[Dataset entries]
- - - - - - -
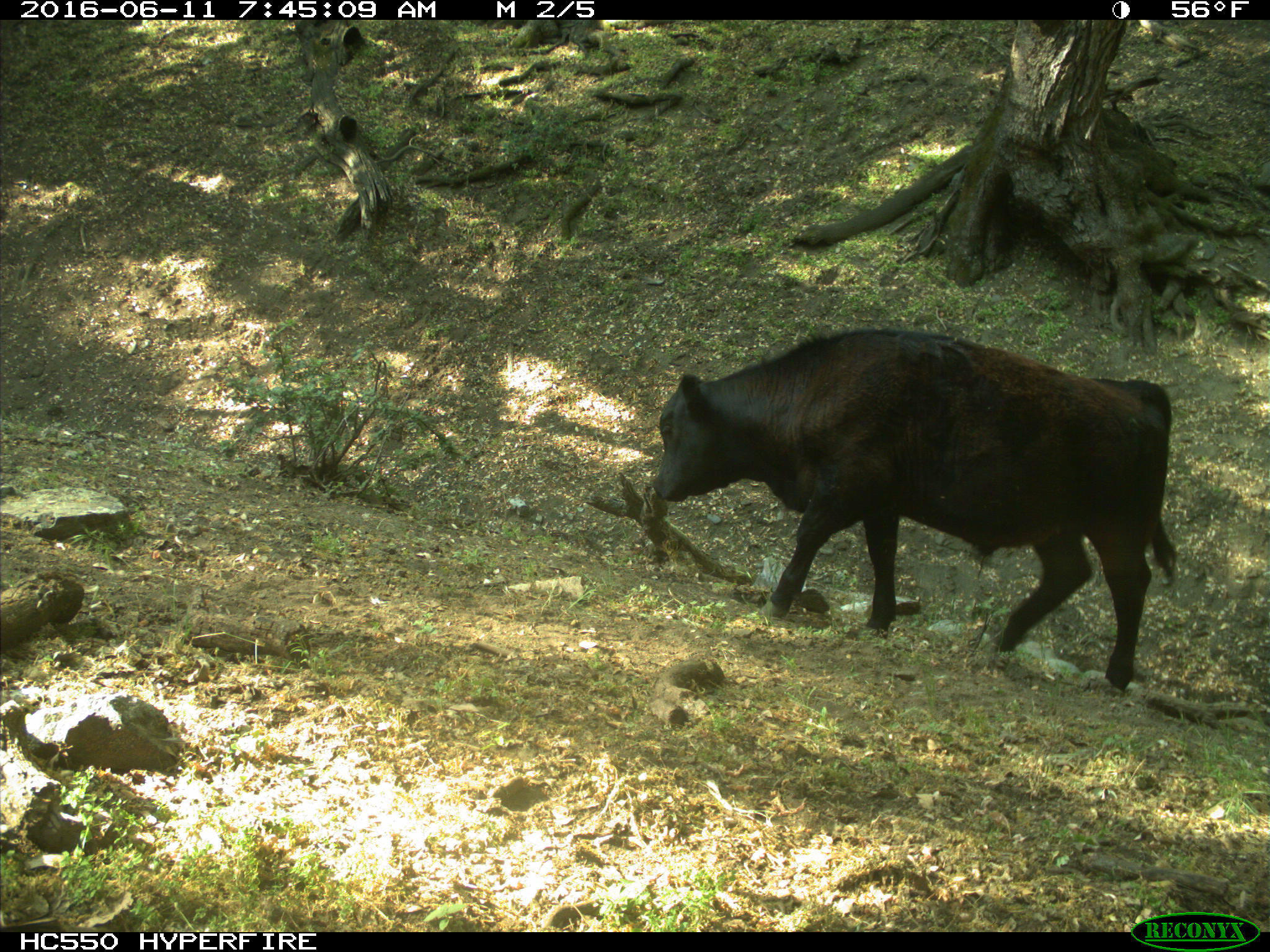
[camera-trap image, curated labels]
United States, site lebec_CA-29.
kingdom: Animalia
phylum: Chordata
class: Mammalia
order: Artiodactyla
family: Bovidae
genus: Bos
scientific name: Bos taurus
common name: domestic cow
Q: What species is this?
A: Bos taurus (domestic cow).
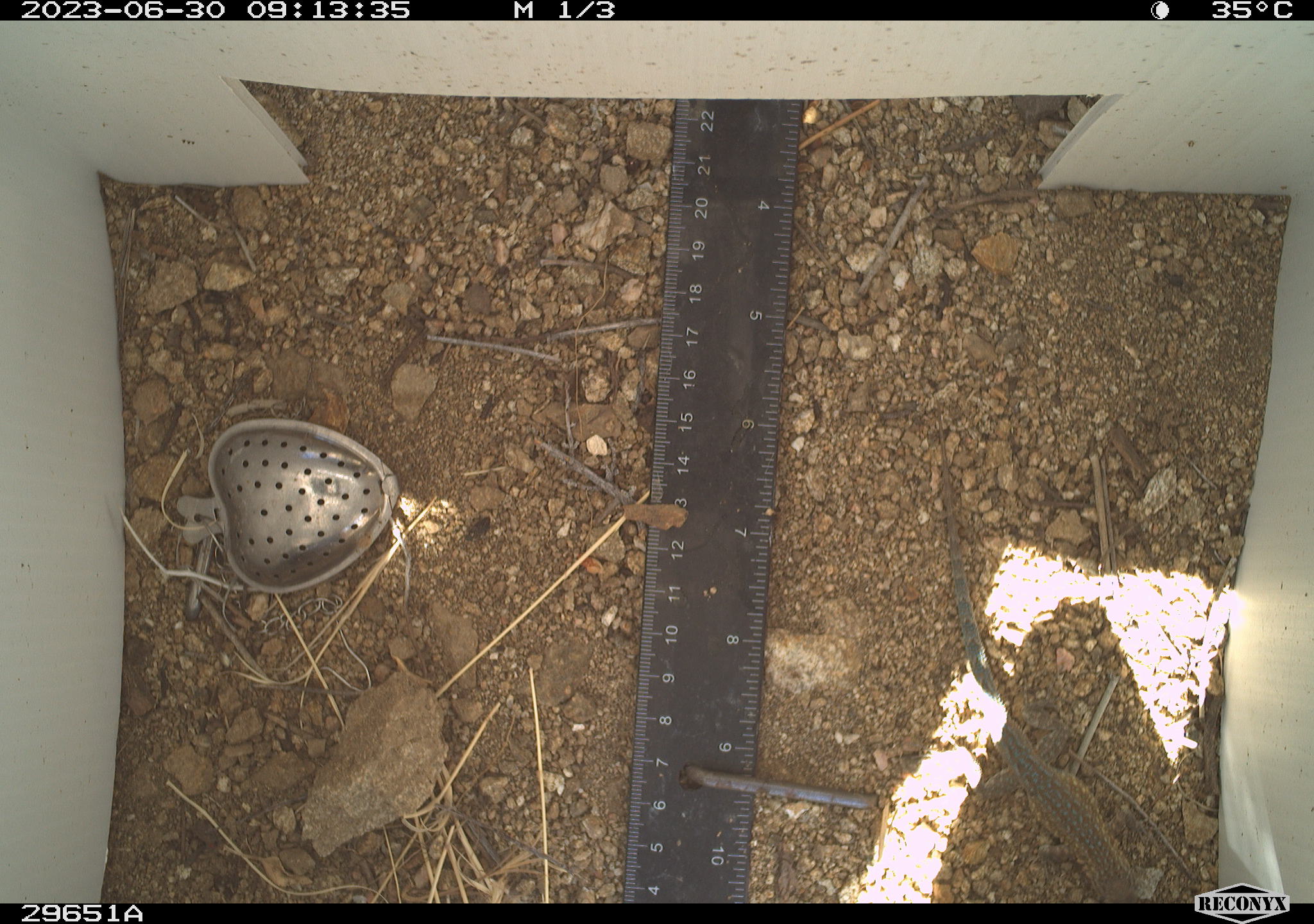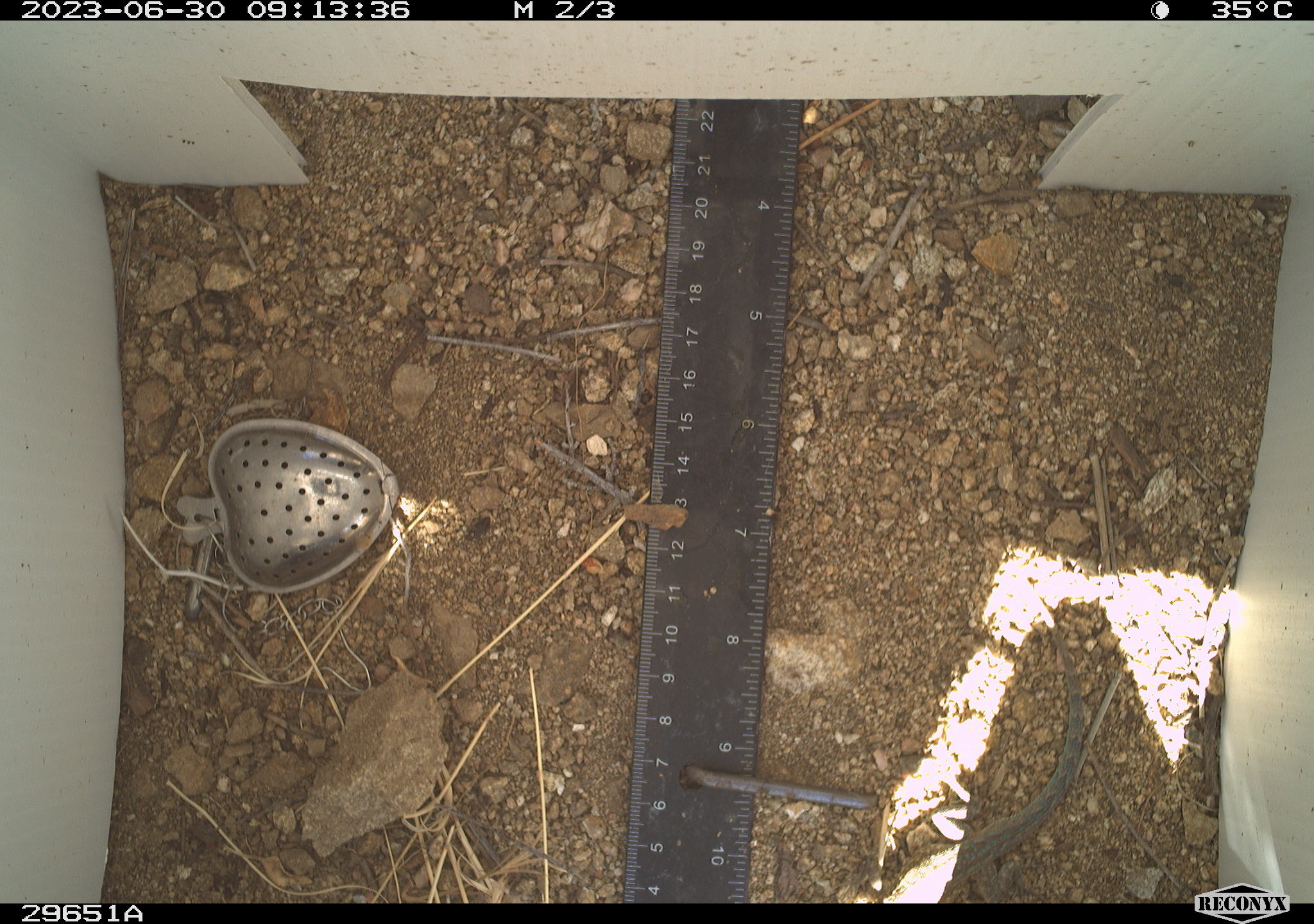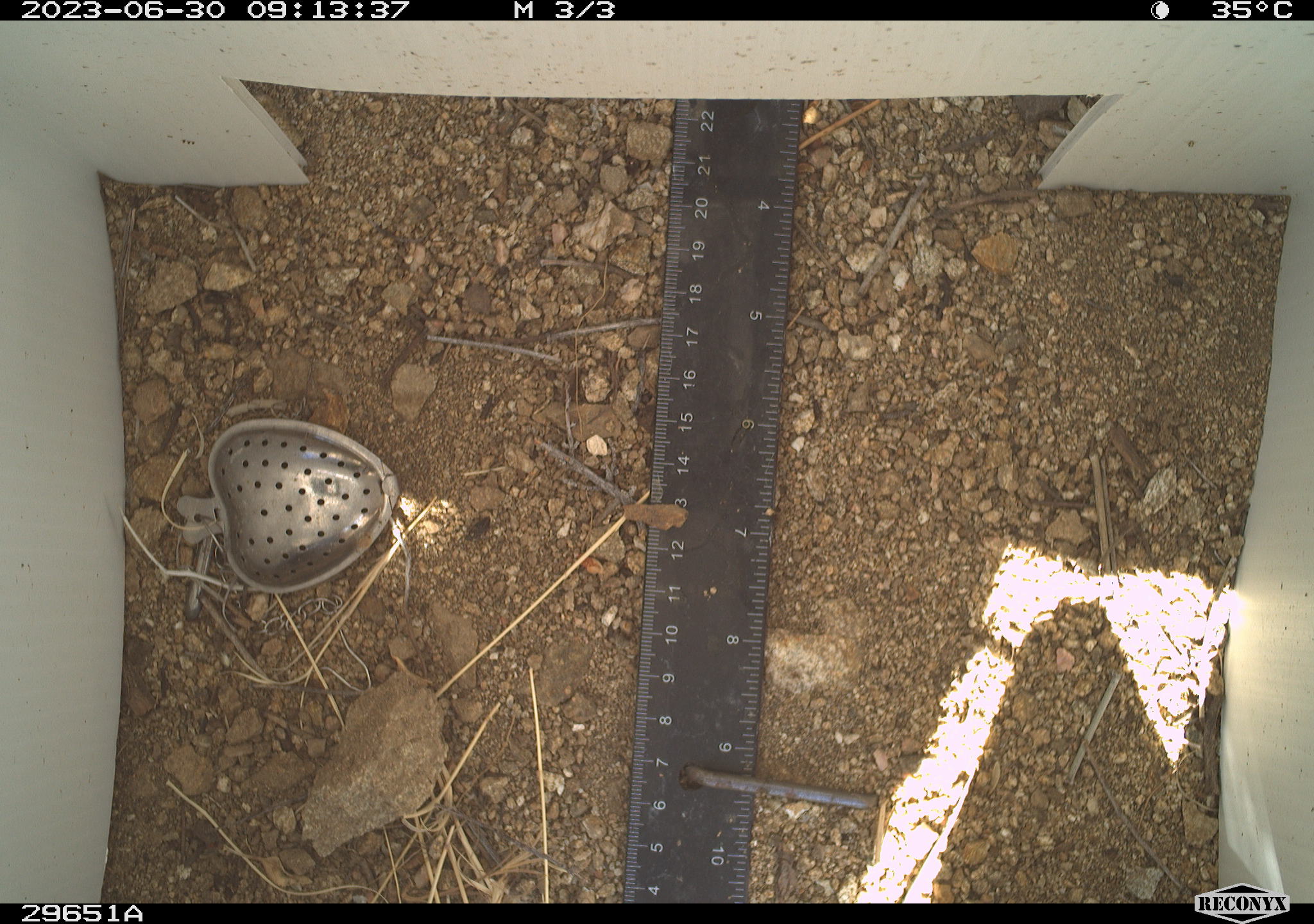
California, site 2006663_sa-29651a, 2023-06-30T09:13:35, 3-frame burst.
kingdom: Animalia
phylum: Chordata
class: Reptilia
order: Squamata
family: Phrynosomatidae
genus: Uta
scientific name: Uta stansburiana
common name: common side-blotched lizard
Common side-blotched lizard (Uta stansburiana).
- - - - - - -
• _EXERCISE AIM_
Please write out the lines above, beginning at the line with "class: Mammalia" and ending at the last line of the records, exactly as they appear and without pictures.

• _THE ANSWER_
class: Mammalia
order: Artiodactyla
family: Bovidae
genus: Bos
scientific name: Bos taurus
common name: domestic cow
Q: What species is this?
A: Bos taurus (domestic cow).
California, site 2006663_sa-29651a, 2023-06-30T09:13:35, 3-frame burst.
kingdom: Animalia
phylum: Chordata
class: Reptilia
order: Squamata
family: Phrynosomatidae
genus: Uta
scientific name: Uta stansburiana
common name: common side-blotched lizard
Common side-blotched lizard (Uta stansburiana).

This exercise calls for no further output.